• TASK STATEMENT
Each line of the data has to be transcribed exactly.

• DATA SUPPLIED
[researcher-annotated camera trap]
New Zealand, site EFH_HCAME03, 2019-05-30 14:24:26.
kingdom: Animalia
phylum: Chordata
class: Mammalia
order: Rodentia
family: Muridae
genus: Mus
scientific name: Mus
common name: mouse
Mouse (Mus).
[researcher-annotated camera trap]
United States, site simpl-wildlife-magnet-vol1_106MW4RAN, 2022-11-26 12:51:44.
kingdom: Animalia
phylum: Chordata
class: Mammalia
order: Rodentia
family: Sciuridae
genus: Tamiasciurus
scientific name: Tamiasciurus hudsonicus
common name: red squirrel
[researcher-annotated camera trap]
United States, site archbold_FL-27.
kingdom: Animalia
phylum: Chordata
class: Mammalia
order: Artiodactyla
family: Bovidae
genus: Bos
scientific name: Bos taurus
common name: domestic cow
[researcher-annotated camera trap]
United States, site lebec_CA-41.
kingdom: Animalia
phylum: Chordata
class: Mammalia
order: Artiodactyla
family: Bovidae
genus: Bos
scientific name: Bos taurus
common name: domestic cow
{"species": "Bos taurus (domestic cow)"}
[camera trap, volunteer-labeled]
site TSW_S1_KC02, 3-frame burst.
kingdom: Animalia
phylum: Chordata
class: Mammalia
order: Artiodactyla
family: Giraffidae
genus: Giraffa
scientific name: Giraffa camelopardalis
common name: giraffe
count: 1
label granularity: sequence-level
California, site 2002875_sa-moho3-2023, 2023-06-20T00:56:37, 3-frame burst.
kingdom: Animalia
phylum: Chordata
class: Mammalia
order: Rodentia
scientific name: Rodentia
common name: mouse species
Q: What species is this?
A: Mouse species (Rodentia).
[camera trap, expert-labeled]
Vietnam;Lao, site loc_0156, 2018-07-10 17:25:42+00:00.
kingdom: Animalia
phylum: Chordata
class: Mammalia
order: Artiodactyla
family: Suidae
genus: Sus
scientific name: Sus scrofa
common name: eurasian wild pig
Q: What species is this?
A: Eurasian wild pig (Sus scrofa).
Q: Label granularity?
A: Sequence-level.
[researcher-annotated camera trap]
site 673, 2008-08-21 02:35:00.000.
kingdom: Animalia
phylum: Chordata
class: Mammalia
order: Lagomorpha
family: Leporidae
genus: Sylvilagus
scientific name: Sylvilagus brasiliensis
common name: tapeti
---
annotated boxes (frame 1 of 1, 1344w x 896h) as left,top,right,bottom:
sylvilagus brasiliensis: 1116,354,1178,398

• COMPLETED TASK
[researcher-annotated camera trap]
New Zealand, site EFH_HCAME03, 2019-05-30 14:24:26.
kingdom: Animalia
phylum: Chordata
class: Mammalia
order: Rodentia
family: Muridae
genus: Mus
scientific name: Mus
common name: mouse
Mouse (Mus).
[researcher-annotated camera trap]
United States, site simpl-wildlife-magnet-vol1_106MW4RAN, 2022-11-26 12:51:44.
kingdom: Animalia
phylum: Chordata
class: Mammalia
order: Rodentia
family: Sciuridae
genus: Tamiasciurus
scientific name: Tamiasciurus hudsonicus
common name: red squirrel
[researcher-annotated camera trap]
United States, site archbold_FL-27.
kingdom: Animalia
phylum: Chordata
class: Mammalia
order: Artiodactyla
family: Bovidae
genus: Bos
scientific name: Bos taurus
common name: domestic cow
[researcher-annotated camera trap]
United States, site lebec_CA-41.
kingdom: Animalia
phylum: Chordata
class: Mammalia
order: Artiodactyla
family: Bovidae
genus: Bos
scientific name: Bos taurus
common name: domestic cow
{"species": "Bos taurus (domestic cow)"}
[camera trap, volunteer-labeled]
site TSW_S1_KC02, 3-frame burst.
kingdom: Animalia
phylum: Chordata
class: Mammalia
order: Artiodactyla
family: Giraffidae
genus: Giraffa
scientific name: Giraffa camelopardalis
common name: giraffe
count: 1
label granularity: sequence-level
California, site 2002875_sa-moho3-2023, 2023-06-20T00:56:37, 3-frame burst.
kingdom: Animalia
phylum: Chordata
class: Mammalia
order: Rodentia
scientific name: Rodentia
common name: mouse species
Q: What species is this?
A: Mouse species (Rodentia).
[camera trap, expert-labeled]
Vietnam;Lao, site loc_0156, 2018-07-10 17:25:42+00:00.
kingdom: Animalia
phylum: Chordata
class: Mammalia
order: Artiodactyla
family: Suidae
genus: Sus
scientific name: Sus scrofa
common name: eurasian wild pig
Q: What species is this?
A: Eurasian wild pig (Sus scrofa).
Q: Label granularity?
A: Sequence-level.
[researcher-annotated camera trap]
site 673, 2008-08-21 02:35:00.000.
kingdom: Animalia
phylum: Chordata
class: Mammalia
order: Lagomorpha
family: Leporidae
genus: Sylvilagus
scientific name: Sylvilagus brasiliensis
common name: tapeti
---
annotated boxes (frame 1 of 1, 1344w x 896h) as left,top,right,bottom:
sylvilagus brasiliensis: 1116,354,1178,398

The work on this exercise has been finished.